Against the Crowd: Buy Treasurys
Whenever the consensus is going one way, consider doing the opposite. Or as the great English economist and logician William Stanley Jevons once said, “As a general rule, it is foolish to do just what other people are doing, because there are almost sure to be too many people doing the same thing.”
This is especially true when 100% of economists are of the same opinion about what will happen in the future. You may have noticed, economists have been particularly bad at what most of them are paid to do. And there is a reason for this.
The economics profession embraced the tools of physics long ago. Now economists scribble equations and construct models thinking they can predict markets and mass human behavior with this mathematics.
However, “financial markets are not physics,” as Robert Prechter explained at the 2014 Social Mood Conference earlier this month. The human mind may default to linear extrapolation, applying Newton’s first law of motion, or, more simply, the trajectory will continue, but that’s not how markets work in reality.
The present prevailing wisdom of 67 economists is the yield on the 10-year Treasury bond will be higher six months from now. Bloomberg surveys these economists each month, and the vast majority has been expecting yields to climb. Since early 2009, only a few times have less than half the economists been bearish on government bonds.
“Economists don’t forecast; they describe what has already happened.”
“Literally, there is maybe one economist in the United States straddling the bullish/bearish divide on interest rates. The rest are bearish,” Jim Bianco of Bianco Research writes. Bianco adds that the number of large J.P. Morgan customers, those who manage money and who are underweight Treasurys, is the second-highest number in seven years.
Prechter and his gang of socioeconomists don’t think linearly; they think fractally. A fractal is an object that is similarly shaped at different scales. Fractals permeate nature. For instance, a twig looks like a branch, which looks like a tree.
In his talk he reminded the audience that economists were united in the view that interest rates would continue to go up in the early 1980s. The Wall Street Journal even published a five-page special section on interest rates in 1984, quoting experts who all said rates would continue to rise. One pundit said, “It would take a miracle for interest rates to fall.”
Interest rates fell for the next 28 years.

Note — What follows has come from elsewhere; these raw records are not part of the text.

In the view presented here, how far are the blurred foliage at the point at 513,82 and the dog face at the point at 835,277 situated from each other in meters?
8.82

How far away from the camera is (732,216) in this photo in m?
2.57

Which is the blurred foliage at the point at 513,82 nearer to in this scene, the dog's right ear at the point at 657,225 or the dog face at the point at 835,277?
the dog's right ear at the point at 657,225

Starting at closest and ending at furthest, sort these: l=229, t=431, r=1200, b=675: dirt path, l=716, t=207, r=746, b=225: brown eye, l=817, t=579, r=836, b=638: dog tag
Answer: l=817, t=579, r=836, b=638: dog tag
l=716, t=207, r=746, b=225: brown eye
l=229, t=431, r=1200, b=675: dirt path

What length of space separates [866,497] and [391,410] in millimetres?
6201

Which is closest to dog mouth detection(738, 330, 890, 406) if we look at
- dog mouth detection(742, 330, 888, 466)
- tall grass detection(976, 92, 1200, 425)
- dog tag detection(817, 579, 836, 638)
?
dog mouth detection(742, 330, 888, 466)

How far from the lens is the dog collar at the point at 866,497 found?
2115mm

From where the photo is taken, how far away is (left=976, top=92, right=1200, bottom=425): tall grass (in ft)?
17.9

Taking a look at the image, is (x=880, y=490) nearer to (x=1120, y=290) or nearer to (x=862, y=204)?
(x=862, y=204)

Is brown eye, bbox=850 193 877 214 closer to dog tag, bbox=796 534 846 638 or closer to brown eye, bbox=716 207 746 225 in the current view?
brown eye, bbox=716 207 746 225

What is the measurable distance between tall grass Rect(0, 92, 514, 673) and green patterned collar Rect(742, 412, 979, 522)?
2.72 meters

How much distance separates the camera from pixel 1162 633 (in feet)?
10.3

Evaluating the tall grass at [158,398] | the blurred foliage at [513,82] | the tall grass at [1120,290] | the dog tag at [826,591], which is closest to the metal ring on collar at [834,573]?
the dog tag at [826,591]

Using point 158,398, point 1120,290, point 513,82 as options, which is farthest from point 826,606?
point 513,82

But while asteroids hurtling through space don’t change their minds, Prechter reminds us, people do. In the July 11, 1984 edition of The Elliott Wave Theorist, Prechter wrote that a Financial World magazine poll of economists had every one of them predicting higher rates, “in a linear-logic reaction to the rise in rates that has already occurred.”
Prechter says linear forecasting isn’t forecasting at all, but is just rationalizing. “Economists don’t forecast; they describe what has already happened.”
At the Grant’s spring conference, Jeffrey Gundlach told the audience Treasurys are historically cheap. What he was really saying was compared with corporate bonds, the government variety are a good value.
Grant’s Interest Rate Observer quoted the DoubleLine CEO as explaining why there could be a melt-up in Treasurys in defiance of the economists. Unconstrained bond funds are very popular he pointed out. These funds buy all kinds of debt except Treasurys “and leech out the interest rate risk by shorting Treasurys. It could lead to one of the greatest melt-ups in Treasury market history.”
Real people don’t own the Treasury market. Central banks and pension plans do. Most of the action is in shorting government debt, whether it’s unconstrained bond funds or leveraged short Treasury ETFs.
Gundlach warns if the 10-year rate falls below 2.47%, watch out. He says that “you will start to see an enormous unwinding of these embedded short positions.”
The bond guru thinks something bad will “have happened to make that yield drop like that.” Something bad like, say, a stock market crash or contraction in the economy? Not to worry, a survey of 72 economists by the National Association for Business Economics reports all 72 think the economy will grow this year.
As far as the stock market goes, late last year, CNBC reported that “economists expect the market’s rally to continue next year, based on their expectations that corporate profits will continue to rise, picking up momentum from a 5% gain in 2013 to a 6.1% advance in 2014.”
And if the combined opinion of economists doesn’t scare you, consider that margin debt is up 116 times in 39 years, an all-time high. Robert Shiller’s cyclically adjusted S&P 500 price/earnings ratio is over 25 times, a reading that has reliably predicted negative market returns.
John Hussman wrote recently, “The equity market remains valued at nearly double its historical norms on reliable measures of valuation,” and noted, “sentiment remains wildly bullish (55% bulls to 19% bears, record margin debt, heavy IPO issuance, record ‘covenant lite’ debt issuance), and fear as measured by option volatilities is still quite contained, but ‘tail risk’ as measured by option skew remains elevated.”
One of these days, rates will go up. Way up. But with the crowd and expert opinion shorting Treasury debt, being long on Uncle Sam’s debt is the place to be.